• Extracted text:
:::::
1. Get an early round in at the pub.
No one likes being the guy to remind another it’s their round! If I buy you a drink, I would like the gesture to be reciprocated without having to drag you to the bar. On the other hand, you may have genuinely forgot, or are waiting for a few lads to sly off and save yourself a few pennies. Avoid any of the controversy by offering to buy a round of drinks at your earliest convenience. As the glasses clink and a large chorus of cheers echoes throughout the pub, you’ll feel like an employed man among dole receivers.
2. Claim you like Irish music other than U2.
Ream off the Irish bands that belt out from your iTunes library without using Bono’s name and you’ll have impressed an entire nation. You can finally clinch that position as “friend” when you mention you were a massive Cranberries fan in the ‘90s, pronounce Thin Lizzy without the “h,” and recite the words to C’est la vie by B*Witched.
3. Don’t inform us what is going on in our country.
We’re well aware of our country’s financial situation and some of our questionable laws. As a general rule, we tend not to talk about the serious stuff at the dinner table; we have a strict diet of taking the piss, gossip, and banter! We already know that two guys can’t legally tie the knot and that a woman doesn’t have the right to have an abortion, but please don’t think our society doesn’t want to change these outdated laws. It’s also worth noting that someone may not share your ill-informed opinion about these touchy subjects, so, at least, have some concrete knowledge rather than starting every sentence with “I heard that in Ireland…”
:::::
Items listed in a dataset:
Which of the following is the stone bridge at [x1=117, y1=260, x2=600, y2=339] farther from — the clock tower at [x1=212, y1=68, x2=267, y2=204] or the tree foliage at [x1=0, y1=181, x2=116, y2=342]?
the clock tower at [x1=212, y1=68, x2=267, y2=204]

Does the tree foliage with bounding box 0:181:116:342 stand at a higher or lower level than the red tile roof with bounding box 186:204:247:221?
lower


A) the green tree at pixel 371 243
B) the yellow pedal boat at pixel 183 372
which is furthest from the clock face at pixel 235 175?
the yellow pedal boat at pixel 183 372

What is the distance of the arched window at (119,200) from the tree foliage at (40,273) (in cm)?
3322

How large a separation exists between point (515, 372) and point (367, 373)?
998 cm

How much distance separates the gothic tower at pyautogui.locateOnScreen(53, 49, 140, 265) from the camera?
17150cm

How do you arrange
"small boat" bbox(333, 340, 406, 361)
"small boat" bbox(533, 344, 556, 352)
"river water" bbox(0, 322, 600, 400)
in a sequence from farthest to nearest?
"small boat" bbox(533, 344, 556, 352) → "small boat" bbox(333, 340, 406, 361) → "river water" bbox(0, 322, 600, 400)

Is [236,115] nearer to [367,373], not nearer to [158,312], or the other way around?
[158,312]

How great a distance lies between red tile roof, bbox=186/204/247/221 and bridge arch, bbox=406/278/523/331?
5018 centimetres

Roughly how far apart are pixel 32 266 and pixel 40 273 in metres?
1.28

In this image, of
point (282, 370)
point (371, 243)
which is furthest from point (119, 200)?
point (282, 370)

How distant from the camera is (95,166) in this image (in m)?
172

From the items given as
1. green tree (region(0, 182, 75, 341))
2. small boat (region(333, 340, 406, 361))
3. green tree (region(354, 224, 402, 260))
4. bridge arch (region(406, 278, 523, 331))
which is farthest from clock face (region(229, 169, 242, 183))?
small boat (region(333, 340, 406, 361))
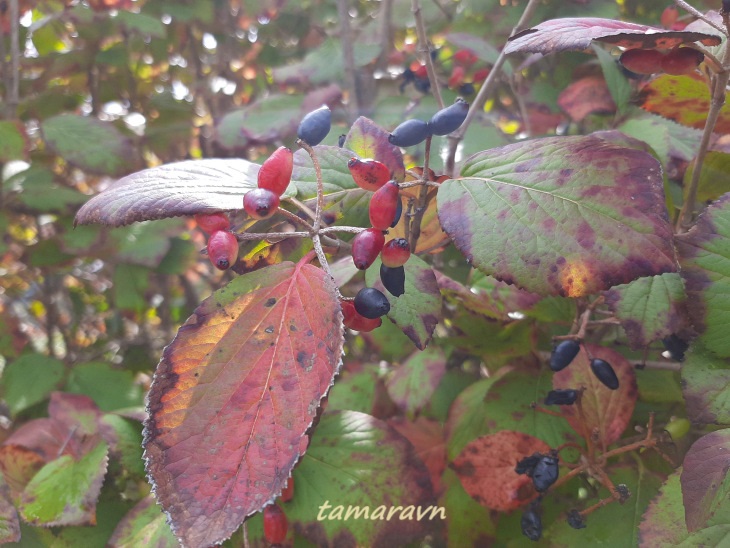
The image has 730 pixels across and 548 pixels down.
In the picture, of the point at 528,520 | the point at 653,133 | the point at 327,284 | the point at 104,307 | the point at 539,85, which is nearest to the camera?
the point at 327,284

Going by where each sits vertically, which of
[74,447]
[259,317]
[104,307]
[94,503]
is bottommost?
[104,307]

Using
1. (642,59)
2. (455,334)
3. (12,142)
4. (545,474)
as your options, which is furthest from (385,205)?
(12,142)

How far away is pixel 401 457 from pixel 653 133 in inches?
27.2

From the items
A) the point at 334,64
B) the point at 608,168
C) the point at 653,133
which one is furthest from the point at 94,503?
the point at 334,64

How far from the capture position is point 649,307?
2.29ft

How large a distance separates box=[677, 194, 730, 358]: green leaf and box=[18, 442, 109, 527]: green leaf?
2.80ft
:::::
• What you will do:
a) Answer these questions about the Irish etiquette tips:
(i) What does the text advise offering to buy at your earliest convenience?
(ii) How does the text say to pronounce Thin Lizzy?
(iii) What three things make up the "strict diet" at the dinner table?
b) Copy the records verbatim from the line holding "What is the" through the end of the records, inclusive, omitting the picture.
The text and the records are unrelated to each other.

• Answer list:
a)
(i) A round of drinks.
(ii) Without the "h."
(iii) Taking the piss, gossip, and banter.

b)
What is the distance of the arched window at (119,200) from the tree foliage at (40,273) (in cm)?
3322

How large a separation exists between point (515, 372) and point (367, 373)?
998 cm

How much distance separates the gothic tower at pyautogui.locateOnScreen(53, 49, 140, 265) from the camera?
17150cm

How do you arrange
"small boat" bbox(333, 340, 406, 361)
"small boat" bbox(533, 344, 556, 352)
"river water" bbox(0, 322, 600, 400)
in a sequence from farthest to nearest?
"small boat" bbox(533, 344, 556, 352) → "small boat" bbox(333, 340, 406, 361) → "river water" bbox(0, 322, 600, 400)

Is [236,115] nearer to [367,373], not nearer to [158,312], or the other way around?
[158,312]

How great a distance lies between red tile roof, bbox=186/204/247/221 and bridge arch, bbox=406/278/523/331?
5018 centimetres

Roughly how far apart are pixel 32 266 and pixel 40 273 in metres?
1.28

In this image, of
point (282, 370)
point (371, 243)
which is furthest from point (119, 200)?
point (282, 370)

How distant from the camera is (95,166) in this image (in m)?
172

From the items given as
1. green tree (region(0, 182, 75, 341))
2. small boat (region(333, 340, 406, 361))
3. green tree (region(354, 224, 402, 260))
4. bridge arch (region(406, 278, 523, 331))
which is farthest from clock face (region(229, 169, 242, 183))?
small boat (region(333, 340, 406, 361))
The image has 730 pixels across and 548 pixels down.
In the picture, of the point at 528,520 | the point at 653,133 | the point at 327,284 | the point at 104,307 | the point at 539,85, which is nearest to the camera?
the point at 327,284

Going by where each sits vertically, which of
[74,447]
[259,317]
[104,307]
[94,503]
is bottommost?
[104,307]

Using
1. (642,59)
2. (455,334)
3. (12,142)
4. (545,474)
as your options, which is furthest from (385,205)?
(12,142)

How far away is pixel 401 457 from pixel 653 133 in inches?
27.2

From the items
A) the point at 334,64
B) the point at 608,168
C) the point at 653,133
which one is furthest from the point at 94,503?
the point at 334,64

How far from the capture position is point 649,307?
2.29ft

How large a distance separates box=[677, 194, 730, 358]: green leaf and box=[18, 442, 109, 527]: green leaf?
2.80ft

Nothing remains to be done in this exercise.